Start of Provided material

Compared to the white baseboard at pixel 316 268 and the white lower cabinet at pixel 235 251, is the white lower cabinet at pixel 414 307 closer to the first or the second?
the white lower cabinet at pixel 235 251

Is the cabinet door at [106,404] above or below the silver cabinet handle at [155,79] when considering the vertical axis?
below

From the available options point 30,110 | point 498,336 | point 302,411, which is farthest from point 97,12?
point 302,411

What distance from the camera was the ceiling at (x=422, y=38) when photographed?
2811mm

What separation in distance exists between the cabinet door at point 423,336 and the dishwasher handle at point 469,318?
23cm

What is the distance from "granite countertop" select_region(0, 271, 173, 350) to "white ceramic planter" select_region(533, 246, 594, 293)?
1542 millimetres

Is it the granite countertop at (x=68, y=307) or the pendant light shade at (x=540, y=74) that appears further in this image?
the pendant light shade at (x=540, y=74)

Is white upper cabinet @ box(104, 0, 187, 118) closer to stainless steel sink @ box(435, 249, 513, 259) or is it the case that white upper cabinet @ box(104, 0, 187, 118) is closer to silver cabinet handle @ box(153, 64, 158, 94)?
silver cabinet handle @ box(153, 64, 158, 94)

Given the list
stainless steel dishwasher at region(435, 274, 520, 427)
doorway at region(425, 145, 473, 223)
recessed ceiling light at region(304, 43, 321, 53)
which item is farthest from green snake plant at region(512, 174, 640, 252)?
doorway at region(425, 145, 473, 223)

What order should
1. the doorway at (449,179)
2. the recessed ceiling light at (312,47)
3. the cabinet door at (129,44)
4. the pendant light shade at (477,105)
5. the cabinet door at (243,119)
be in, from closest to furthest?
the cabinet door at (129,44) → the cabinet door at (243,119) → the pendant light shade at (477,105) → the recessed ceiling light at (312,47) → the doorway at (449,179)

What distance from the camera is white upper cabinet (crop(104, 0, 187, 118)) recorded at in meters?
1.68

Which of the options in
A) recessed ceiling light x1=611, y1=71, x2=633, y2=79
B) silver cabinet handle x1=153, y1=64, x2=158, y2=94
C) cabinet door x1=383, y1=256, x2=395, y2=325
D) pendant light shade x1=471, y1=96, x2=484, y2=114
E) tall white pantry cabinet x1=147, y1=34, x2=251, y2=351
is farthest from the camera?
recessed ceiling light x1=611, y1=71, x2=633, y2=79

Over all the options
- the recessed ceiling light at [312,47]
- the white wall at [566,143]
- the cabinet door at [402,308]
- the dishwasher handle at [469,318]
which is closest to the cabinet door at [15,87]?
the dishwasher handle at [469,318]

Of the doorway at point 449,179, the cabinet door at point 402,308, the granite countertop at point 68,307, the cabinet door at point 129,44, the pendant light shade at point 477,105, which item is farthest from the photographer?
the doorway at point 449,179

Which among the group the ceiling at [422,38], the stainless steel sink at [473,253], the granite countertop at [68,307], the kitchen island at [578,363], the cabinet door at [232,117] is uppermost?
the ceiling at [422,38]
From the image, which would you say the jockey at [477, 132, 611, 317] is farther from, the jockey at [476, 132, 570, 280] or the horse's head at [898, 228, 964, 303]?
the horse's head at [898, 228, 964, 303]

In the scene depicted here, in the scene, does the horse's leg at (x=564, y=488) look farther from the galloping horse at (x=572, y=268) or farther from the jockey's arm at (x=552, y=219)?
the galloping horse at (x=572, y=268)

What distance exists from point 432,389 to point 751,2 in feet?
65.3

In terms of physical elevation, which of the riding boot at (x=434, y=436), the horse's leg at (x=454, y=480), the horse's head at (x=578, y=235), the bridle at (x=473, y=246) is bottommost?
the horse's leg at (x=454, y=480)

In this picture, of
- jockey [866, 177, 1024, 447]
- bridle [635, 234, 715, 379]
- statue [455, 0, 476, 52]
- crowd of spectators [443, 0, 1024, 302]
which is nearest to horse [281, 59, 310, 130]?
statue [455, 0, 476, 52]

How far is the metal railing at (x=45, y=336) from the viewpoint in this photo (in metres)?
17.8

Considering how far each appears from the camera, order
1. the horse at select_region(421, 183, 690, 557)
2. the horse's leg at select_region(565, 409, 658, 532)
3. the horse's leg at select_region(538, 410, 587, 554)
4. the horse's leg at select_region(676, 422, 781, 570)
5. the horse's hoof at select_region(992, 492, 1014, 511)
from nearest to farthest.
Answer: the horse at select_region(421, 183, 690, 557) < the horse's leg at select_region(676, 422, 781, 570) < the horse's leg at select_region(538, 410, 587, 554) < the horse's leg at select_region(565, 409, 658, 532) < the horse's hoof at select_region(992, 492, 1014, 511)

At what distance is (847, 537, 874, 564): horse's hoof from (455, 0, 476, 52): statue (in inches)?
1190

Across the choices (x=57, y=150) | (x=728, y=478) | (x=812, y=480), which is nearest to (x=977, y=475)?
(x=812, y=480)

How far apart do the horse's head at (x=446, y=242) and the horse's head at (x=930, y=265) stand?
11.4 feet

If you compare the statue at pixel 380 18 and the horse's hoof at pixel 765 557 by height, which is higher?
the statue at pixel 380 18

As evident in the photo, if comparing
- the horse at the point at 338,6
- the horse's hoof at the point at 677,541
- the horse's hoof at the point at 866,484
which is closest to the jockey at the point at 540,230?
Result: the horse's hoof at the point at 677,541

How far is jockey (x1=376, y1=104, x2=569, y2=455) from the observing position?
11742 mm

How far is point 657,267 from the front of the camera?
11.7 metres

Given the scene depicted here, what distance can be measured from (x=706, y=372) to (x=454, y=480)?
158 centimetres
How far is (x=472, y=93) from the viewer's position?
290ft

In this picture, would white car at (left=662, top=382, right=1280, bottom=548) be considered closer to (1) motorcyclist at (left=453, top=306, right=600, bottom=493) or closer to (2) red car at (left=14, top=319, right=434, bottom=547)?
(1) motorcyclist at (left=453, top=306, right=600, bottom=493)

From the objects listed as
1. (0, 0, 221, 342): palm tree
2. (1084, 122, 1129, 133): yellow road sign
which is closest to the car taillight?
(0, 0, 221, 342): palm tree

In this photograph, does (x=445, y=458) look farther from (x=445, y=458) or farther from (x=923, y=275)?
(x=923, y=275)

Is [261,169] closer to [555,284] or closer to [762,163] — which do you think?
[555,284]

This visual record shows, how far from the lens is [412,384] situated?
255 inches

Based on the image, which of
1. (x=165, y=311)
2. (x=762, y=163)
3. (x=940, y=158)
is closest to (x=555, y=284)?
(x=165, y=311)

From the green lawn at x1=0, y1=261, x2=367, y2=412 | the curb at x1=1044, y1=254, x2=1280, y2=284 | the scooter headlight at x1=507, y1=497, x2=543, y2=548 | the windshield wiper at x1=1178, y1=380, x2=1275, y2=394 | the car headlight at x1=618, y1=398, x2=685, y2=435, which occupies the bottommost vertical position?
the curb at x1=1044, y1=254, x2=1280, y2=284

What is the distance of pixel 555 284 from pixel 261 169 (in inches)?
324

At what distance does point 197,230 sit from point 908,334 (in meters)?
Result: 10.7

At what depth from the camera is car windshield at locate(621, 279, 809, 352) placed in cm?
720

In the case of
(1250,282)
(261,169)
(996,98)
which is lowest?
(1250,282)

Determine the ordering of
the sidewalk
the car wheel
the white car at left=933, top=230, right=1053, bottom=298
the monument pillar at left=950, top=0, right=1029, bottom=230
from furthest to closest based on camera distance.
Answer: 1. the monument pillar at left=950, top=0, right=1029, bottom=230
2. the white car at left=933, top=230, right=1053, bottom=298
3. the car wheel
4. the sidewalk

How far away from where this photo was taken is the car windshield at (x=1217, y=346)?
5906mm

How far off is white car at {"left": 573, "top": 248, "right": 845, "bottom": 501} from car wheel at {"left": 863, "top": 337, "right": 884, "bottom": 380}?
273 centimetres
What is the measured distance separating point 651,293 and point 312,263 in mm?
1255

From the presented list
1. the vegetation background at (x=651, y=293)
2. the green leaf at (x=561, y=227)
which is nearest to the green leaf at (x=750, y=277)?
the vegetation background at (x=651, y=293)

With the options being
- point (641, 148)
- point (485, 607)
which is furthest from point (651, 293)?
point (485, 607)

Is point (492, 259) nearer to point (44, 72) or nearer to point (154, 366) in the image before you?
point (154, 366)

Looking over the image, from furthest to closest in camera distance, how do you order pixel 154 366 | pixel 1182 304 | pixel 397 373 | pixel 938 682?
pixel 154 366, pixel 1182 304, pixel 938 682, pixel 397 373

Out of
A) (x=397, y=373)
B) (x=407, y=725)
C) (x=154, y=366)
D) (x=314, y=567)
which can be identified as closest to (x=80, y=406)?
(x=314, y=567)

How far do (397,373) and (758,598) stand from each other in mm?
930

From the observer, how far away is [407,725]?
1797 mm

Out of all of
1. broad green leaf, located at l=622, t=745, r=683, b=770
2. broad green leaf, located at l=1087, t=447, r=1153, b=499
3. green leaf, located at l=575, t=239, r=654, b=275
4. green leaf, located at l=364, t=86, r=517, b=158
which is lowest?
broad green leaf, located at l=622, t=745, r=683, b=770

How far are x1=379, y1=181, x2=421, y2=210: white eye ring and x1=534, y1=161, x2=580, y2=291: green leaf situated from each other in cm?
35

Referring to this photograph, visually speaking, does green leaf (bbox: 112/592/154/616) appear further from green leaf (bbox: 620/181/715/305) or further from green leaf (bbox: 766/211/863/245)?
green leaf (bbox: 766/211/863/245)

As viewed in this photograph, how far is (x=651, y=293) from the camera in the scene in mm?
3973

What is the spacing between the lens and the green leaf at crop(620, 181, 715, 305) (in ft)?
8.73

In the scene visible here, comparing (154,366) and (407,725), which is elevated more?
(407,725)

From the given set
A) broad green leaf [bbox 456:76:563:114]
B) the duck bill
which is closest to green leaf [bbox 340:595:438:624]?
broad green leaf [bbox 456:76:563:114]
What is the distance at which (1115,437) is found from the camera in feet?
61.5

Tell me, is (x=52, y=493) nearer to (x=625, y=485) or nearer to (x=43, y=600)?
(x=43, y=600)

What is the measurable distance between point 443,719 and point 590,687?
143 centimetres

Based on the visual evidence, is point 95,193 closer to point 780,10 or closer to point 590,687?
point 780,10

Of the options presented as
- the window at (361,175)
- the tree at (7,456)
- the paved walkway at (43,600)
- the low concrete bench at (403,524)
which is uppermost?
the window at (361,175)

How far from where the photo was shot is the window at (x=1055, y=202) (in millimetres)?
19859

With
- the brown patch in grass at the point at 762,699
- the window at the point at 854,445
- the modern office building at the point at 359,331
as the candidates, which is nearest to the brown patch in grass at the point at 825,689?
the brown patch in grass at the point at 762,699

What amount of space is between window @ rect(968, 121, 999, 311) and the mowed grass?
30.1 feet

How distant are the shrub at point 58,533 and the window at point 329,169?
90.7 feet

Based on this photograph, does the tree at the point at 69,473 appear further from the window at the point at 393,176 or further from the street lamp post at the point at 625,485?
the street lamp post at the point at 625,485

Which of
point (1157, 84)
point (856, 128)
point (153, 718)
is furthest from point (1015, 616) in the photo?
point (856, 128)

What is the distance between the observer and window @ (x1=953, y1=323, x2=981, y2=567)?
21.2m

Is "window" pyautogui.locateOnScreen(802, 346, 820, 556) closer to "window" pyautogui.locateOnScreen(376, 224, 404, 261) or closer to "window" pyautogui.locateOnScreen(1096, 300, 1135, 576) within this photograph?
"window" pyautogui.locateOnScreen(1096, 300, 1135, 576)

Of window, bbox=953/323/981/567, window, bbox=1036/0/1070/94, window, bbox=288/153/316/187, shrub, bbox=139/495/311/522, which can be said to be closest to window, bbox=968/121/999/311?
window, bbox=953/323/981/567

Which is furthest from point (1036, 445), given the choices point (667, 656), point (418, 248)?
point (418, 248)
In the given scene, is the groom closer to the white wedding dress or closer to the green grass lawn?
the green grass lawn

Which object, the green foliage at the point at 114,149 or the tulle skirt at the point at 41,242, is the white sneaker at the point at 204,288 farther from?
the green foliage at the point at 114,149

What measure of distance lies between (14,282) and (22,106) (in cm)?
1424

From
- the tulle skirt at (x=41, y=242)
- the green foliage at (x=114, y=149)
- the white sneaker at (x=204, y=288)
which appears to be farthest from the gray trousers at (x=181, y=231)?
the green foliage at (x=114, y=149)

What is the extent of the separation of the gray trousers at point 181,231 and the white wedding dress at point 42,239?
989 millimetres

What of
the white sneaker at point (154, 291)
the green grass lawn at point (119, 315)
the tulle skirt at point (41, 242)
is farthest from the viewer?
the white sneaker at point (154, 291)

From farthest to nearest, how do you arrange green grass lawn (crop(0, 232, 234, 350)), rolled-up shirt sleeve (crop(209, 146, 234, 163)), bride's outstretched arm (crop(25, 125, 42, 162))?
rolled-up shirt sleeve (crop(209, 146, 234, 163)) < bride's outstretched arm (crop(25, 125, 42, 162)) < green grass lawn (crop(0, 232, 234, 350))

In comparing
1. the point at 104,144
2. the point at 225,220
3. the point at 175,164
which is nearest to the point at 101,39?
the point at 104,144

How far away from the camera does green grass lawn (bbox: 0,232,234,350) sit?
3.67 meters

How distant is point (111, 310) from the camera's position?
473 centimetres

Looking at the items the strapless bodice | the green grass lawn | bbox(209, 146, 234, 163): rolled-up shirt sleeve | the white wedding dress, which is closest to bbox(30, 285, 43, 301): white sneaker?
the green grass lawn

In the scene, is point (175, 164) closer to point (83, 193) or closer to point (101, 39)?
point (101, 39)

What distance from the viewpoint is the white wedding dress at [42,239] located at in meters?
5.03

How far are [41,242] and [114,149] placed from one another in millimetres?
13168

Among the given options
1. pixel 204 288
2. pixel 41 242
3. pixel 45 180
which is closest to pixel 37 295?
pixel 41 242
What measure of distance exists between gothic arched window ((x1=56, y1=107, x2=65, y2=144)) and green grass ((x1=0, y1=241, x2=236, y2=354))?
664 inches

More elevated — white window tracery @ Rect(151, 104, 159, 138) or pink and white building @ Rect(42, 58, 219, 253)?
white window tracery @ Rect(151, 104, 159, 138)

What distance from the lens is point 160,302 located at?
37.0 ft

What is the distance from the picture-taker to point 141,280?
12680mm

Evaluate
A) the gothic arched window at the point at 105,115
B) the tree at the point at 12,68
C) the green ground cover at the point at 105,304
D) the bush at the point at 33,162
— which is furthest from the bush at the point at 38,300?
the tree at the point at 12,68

End of Provided material

● **Task description**:
Reproduce the lines of the items verbatim, beginning with the line that contains "What measure of distance lies" and continuing through the line that contains "rolled-up shirt sleeve (crop(209, 146, 234, 163)) <", including both of those lines.

● **Reply**:
What measure of distance lies between (14,282) and (22,106) (in cm)?
1424

From
- the tulle skirt at (x=41, y=242)
- the green foliage at (x=114, y=149)
- the white sneaker at (x=204, y=288)
which appears to be farthest from the gray trousers at (x=181, y=231)?
the green foliage at (x=114, y=149)

What is the extent of the separation of the gray trousers at point 181,231 and the white wedding dress at point 42,239?
989 millimetres

What of
the white sneaker at point (154, 291)
the green grass lawn at point (119, 315)
the tulle skirt at point (41, 242)
is farthest from the viewer?
the white sneaker at point (154, 291)

From farthest to nearest, how do you arrange green grass lawn (crop(0, 232, 234, 350)), rolled-up shirt sleeve (crop(209, 146, 234, 163)), bride's outstretched arm (crop(25, 125, 42, 162))?
rolled-up shirt sleeve (crop(209, 146, 234, 163)) < bride's outstretched arm (crop(25, 125, 42, 162)) < green grass lawn (crop(0, 232, 234, 350))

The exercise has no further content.